Oltre 700 membri raggiunti in meno di 24 ore. La contestazione contro la legge forestale, giunta alle ultime battute (la settimana prossima ci sarà probabilmente la sua discussione in sede di Consiglio dei ministri), si allarga a macchia d’olio e ad avanzare le proprie perplessità sono anche le associazioni abruzzesi come il Comitato TerrA-Territori Attivi. Nato durante l’incendio che la scorsa estate ha danneggiato il Morrone, il comitato peligno ha dato vita, con la collaborazione di esperti e professionisti del settore, ad un movimento che sta crescendo di giorno in giorno. Per veicolare le informazioni proprio ieri ha lanciato il gruppo Facebook “Se i boschi potessero parlare. No al nuovo testo unico forestale”, che in una sola notte ha raggiunto risultati inaspettati: gli oltri 700 membri già menzionati, segno che qualcosa si sta muovendo, che la gente vuole sapere, vuole approfondire. Approfondire ciò che riporta lo “Schema di decreto legislativo recante disposizioni concernenti la revisione e l’armonizzazione della normativa nazionale in materia di foreste e filiere forestali, in attuazione dell’articolo 5 della legge 28 luglio 2016, n. 154”. Su articoli e commi, infatti, ci sono pareri discordanti tra i grandi del settore in Italia che hanno aperto una discussione significativa tra chi lancia l’allarme, perchè a rischio c’è la tutela dei boschi italiani, e chi afferma che il rischio idrogeologico è maggiore nelle aree densamente boschive.
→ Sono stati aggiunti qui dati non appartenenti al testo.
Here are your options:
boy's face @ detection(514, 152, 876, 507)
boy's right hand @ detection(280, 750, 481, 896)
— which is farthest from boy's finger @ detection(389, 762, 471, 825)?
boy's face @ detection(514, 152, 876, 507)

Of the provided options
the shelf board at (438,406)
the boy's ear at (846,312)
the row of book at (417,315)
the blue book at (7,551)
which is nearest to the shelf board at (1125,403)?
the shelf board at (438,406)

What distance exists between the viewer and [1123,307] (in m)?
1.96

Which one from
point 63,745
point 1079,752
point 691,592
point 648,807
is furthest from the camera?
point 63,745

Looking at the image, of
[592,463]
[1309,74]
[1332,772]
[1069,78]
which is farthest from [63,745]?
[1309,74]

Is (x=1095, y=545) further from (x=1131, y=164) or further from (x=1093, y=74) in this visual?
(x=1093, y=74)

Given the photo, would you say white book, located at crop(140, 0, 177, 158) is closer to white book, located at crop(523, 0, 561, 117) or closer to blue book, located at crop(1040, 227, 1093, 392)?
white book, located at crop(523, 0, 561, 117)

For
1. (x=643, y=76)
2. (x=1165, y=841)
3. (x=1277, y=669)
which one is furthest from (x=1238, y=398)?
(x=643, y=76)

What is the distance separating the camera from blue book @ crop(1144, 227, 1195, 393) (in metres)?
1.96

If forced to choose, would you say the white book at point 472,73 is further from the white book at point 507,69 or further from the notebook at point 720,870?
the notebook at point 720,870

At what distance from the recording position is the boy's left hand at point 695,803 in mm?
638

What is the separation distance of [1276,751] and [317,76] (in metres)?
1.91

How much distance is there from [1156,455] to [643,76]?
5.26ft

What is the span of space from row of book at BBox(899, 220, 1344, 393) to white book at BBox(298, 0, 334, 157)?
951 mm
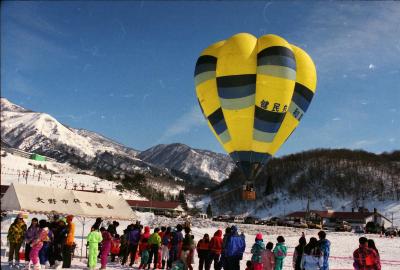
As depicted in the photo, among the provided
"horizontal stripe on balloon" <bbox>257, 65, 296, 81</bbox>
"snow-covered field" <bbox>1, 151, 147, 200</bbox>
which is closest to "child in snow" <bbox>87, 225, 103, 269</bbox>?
"horizontal stripe on balloon" <bbox>257, 65, 296, 81</bbox>

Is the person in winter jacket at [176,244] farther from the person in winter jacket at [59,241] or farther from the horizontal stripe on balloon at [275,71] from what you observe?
the horizontal stripe on balloon at [275,71]

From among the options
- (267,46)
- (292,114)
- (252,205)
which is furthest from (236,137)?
(252,205)

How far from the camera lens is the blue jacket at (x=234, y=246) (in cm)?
1255

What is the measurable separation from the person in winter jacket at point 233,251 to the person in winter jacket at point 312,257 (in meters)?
1.75

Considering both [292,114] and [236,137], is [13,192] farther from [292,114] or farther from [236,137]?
[292,114]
Tutt’altro. Ma il tempo è poco.

“Vizi e pregiudizi sul nuovo testo unico forestale” sono finiti tutti in un documento (visionabile sul gruppo) redatto da un gruppo di affermati esperti, inviato al presidente della Repubblica, al presidente del Consiglio dei ministri e a ministri Galletti e Martina, rispettivamente a capo dell’Ambiente e Politiche Agricole Alimentari e Forestali. Quello che si chiede è sospendere l’iter procedurale a favore di un confronto più ampio in modo di arrivare davvero ad una legge equilibrata che alla esclusiva produttività dei boschi, paragonati a semplici “coltivazioni”, possa affiancarsi la più importante tutela degli stessi. “Cosa accadrebbe se la legge venisse approvata?- chiedono da TerrA fornendo delle preoccupanti risposte- Incremento della fragilità di ecosistemi già deboli (dissesto idrogeologico, maggiore rischio incendi); perdita di superfici naturali; maggior inquinamento; urbanizzazione e cementificazione della montagna; eliminazione di una elevata percentuale di boschi italiani, almeno quell’attuale 40% generatosi da terreni abbandonati (ex coltivi e/o ex aree urbane)”.
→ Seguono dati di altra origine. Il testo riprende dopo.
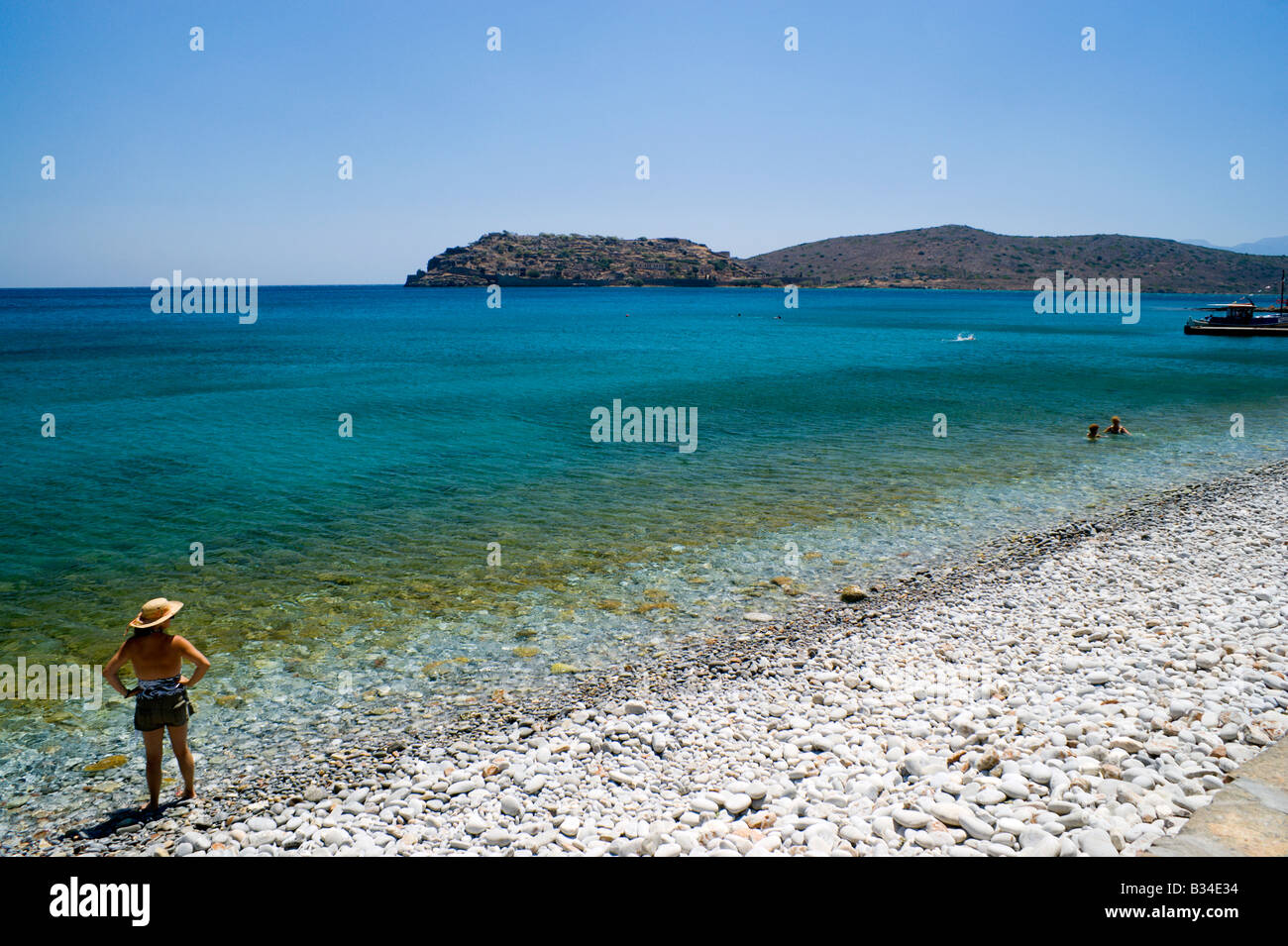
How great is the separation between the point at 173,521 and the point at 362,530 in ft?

Anche la Stazione Ornitologica Abruzzese (Soa), insieme ad Ardea, è intervenuta sulla questione evidenziando come la legge abbia al suo interno numerose lacune che non chiariscono la posizione delle aree Sic e Zps scrivendo, anche loro, a governo, ministri e Ispra. Le due realtà associative parlano di “uso predatorio del patrimonio arboreo nazionale a discapito della sua qualità ambientale”, di “tagli selvaggi per favorire la filiera delle biomasse”, di “distruzione del bosco in cambio di non precisati indennizzi e compensazioni che addirittura rischiano di creare ulteriori danni per l’ambiente”. Una proposta “anti-scientifica” che non lascia spazio all’ecosistema bosco, piegato alle logiche interventiste ed utilitaristiche. Solo questione di profitto, denunciano dal movimento congiunto che cresce con l’ausilio di numerose realtà associative e scientifiche del panorama nazionale.